Rechts vor links oder §10?

  • Folgende Situation: Blau fährt geradeaus über eine Kreuzung. Rot steht anfangs (schon etwas länger) am linken Fahrbahnrand, setzt dann rückwärts zurück (gestrichelte Linie) und fährt anschließend genau in dem Moment vorwärts los, als Blau die Kreuzung erreicht.

    Was gilt hier?

    - Hat Rot Vorfahrt vor Blau wegen der Vorfahrtregel rechts-vor-links und muss Blau damit rechnen, dass Rot nach dem Zurücksetzen gleich vorwärts losfährt?

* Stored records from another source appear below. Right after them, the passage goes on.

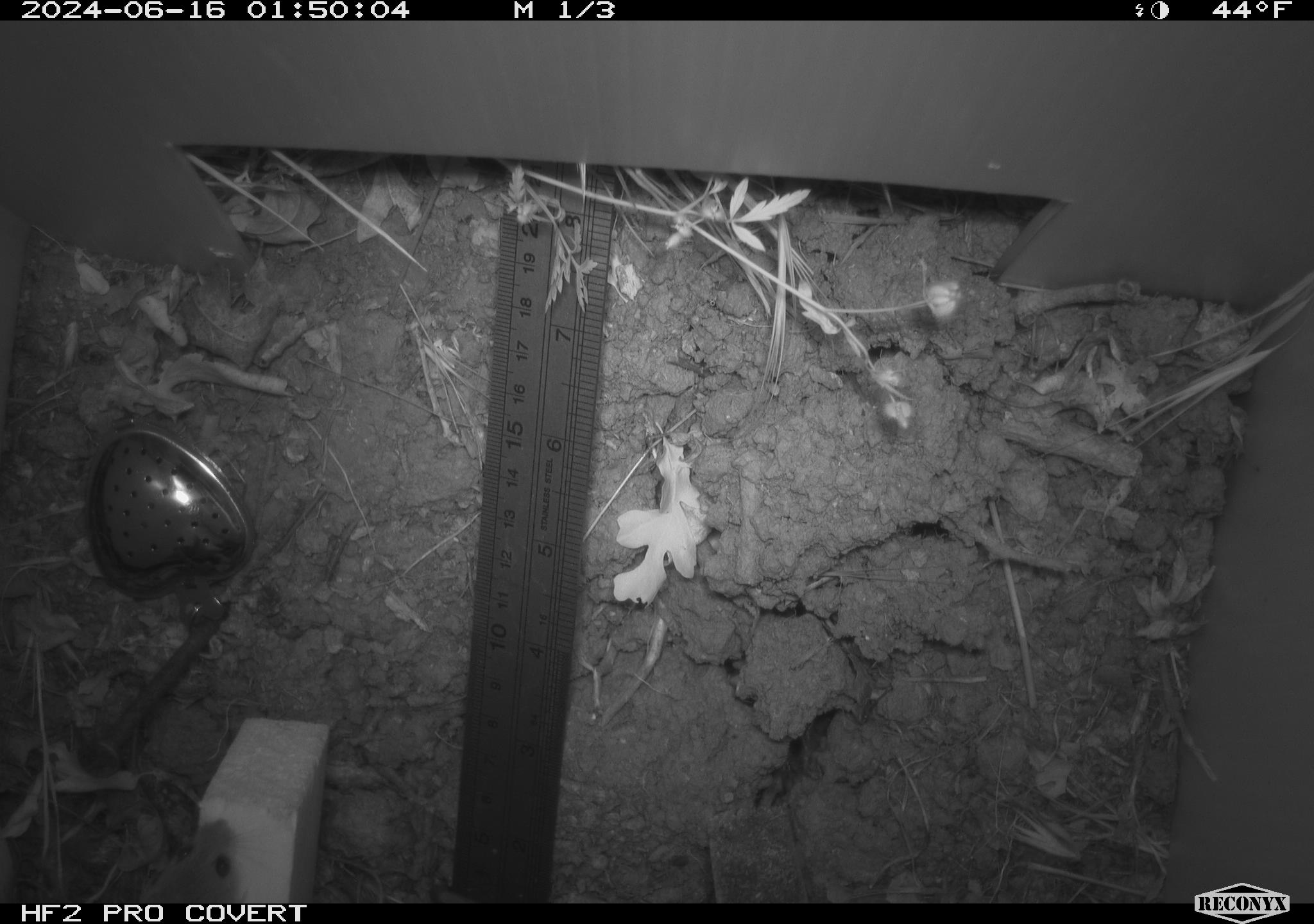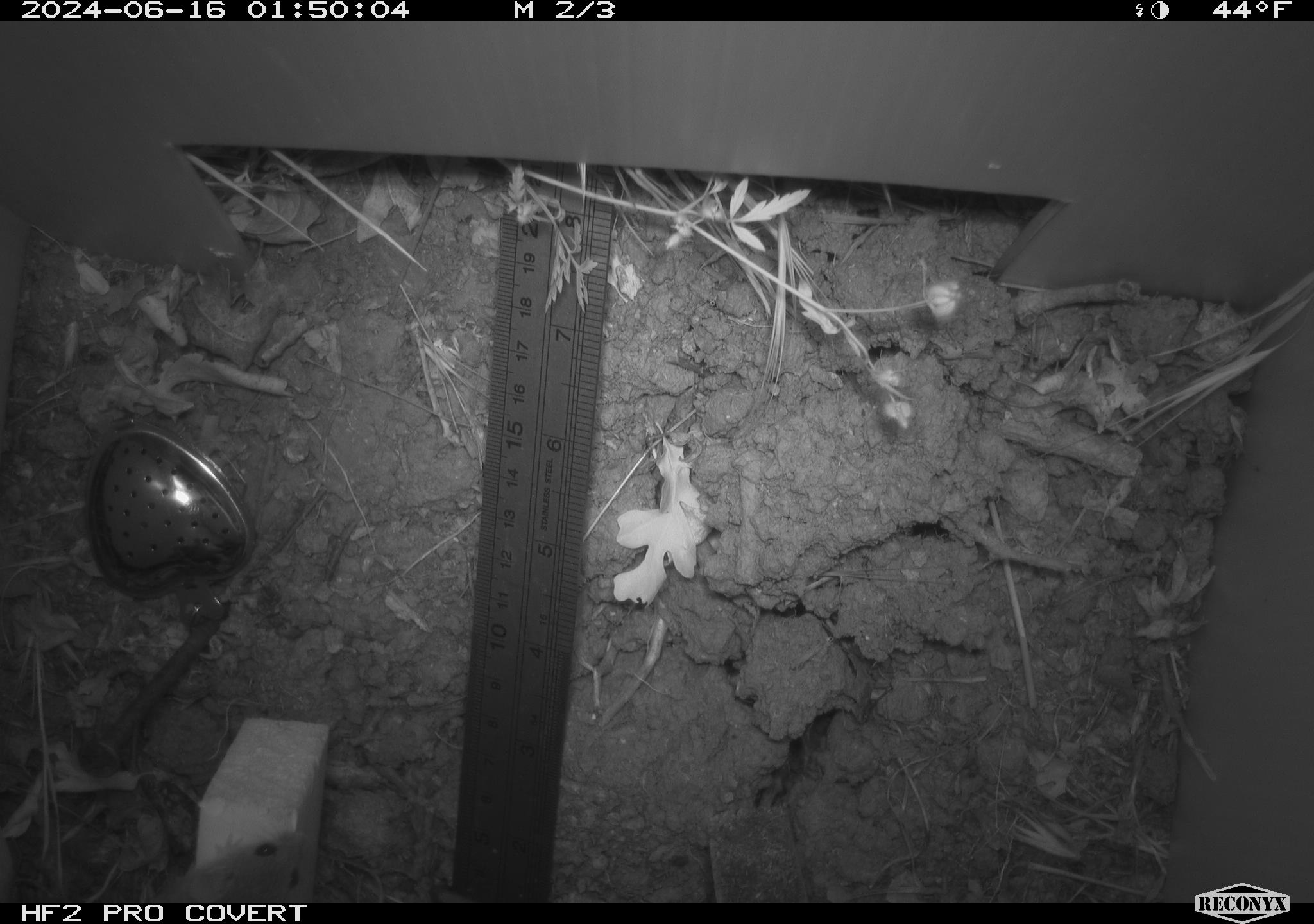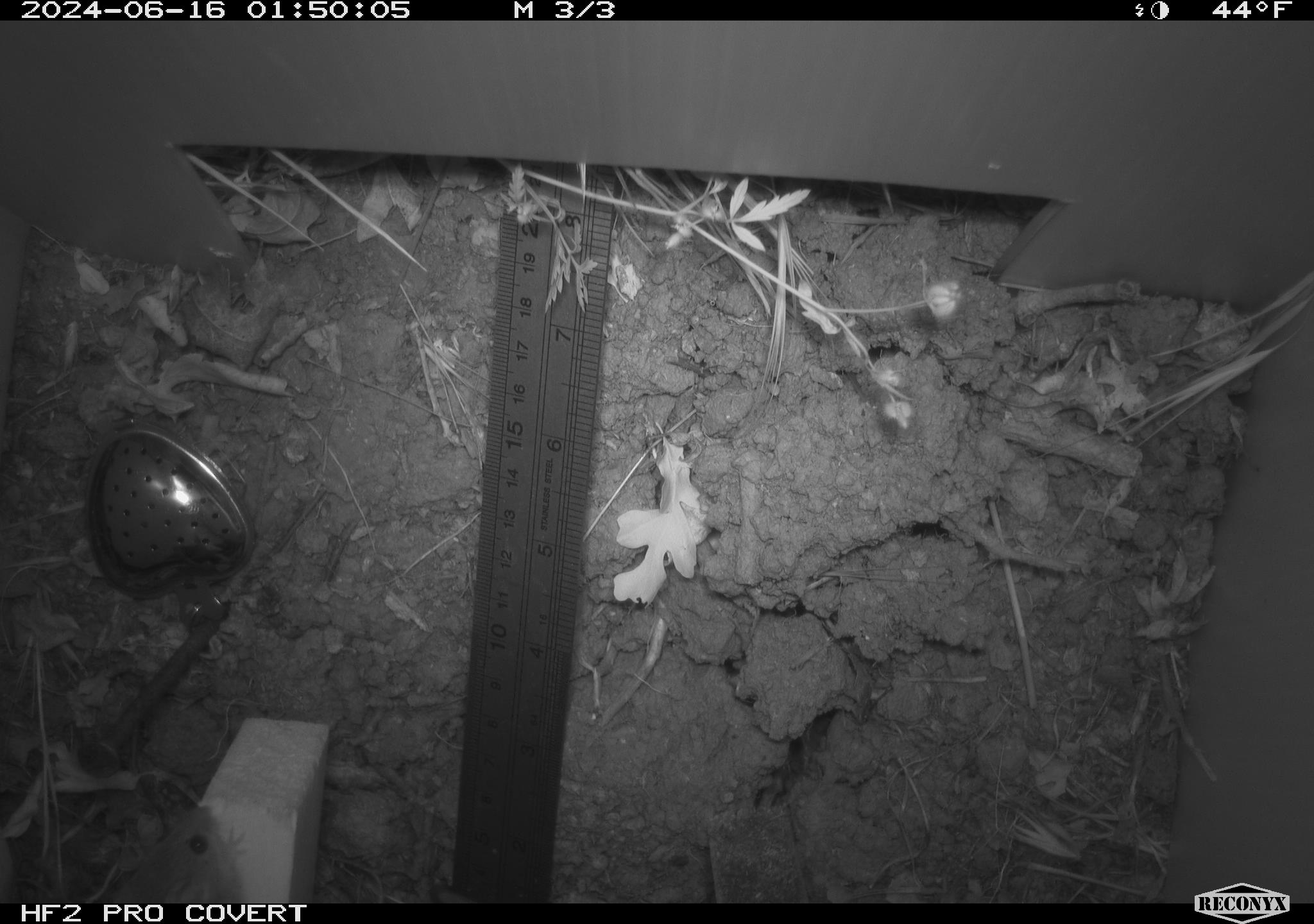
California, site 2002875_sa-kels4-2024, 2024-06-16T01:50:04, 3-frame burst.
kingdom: Animalia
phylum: Chordata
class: Mammalia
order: Rodentia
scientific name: Rodentia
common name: rodent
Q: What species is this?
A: Rodent (Rodentia).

    - Oder gilt das Manöver von Rot als Anfahren vom Fahrbahnrand, so dass dabei Blau gemäß §10 nicht gefährdet werden darf? Beim Zurücksetzen in die Seitenstraße lag noch keine Gefährdung vor, sondern erst beim Losfahren über die Kreuzung.

    - Oder gilt noch etwas ganz anderes?

    Die Kreuzung ist gut einsehbar.

  • Ich tippe immer noch auf § 10 StVO, denn dadurch wurde der lustige Zustand ja erst herbeigeführt. Rückwärts vom linken Fahrbahnrand loszufahren halte ich jedenfalls für ein gewagtes Manöver.

  • Macht es dabei eigentlich einen Unterschied, ob Rot erst zurückgesetzt hat? Was wäre, wenn Rot von Anfang an an der von rechts einmündenden Straße gehalten hätte, von wo aus nach dem vorherigen Zurücksetzen wieder vorwärts gefahren wurde? Vor der Begegnung von Rot und Blau stand Rot mindestens 30 Sekunden an Ort und Stelle.

    Oder ist es von Bedeutung, dass Rot vor dem Manöver am linken Fahrbahnrand stand? Nehmen wir an, Rot hätte am rechten Rand gehalten und wäre von dort aus, ohne Blau zu gefährden rückwärts in die einmündende Straße gefahren, um von dort aus geradeaus über die Kreuzung zu fahren?

    Es bleibt die Frage, ob sofort eine Vorfahrt besteht, sobald nach dem Zurücksetzen wieder vorwärts gefahren wird.

    Das Problem hätte sich natürlich gar nicht erst gestellt, wenn Rot gerade zurückgesetzt hätte, um von dort rechts abzubiegen. Dann bliebe immer noch der Verstoß gegen das Rechtsfahrgebot, aber beim Abbiegen hätte dann recht eindeutig §9 gezogen, dass Rot Blau hätte durchfahren lassen müssen.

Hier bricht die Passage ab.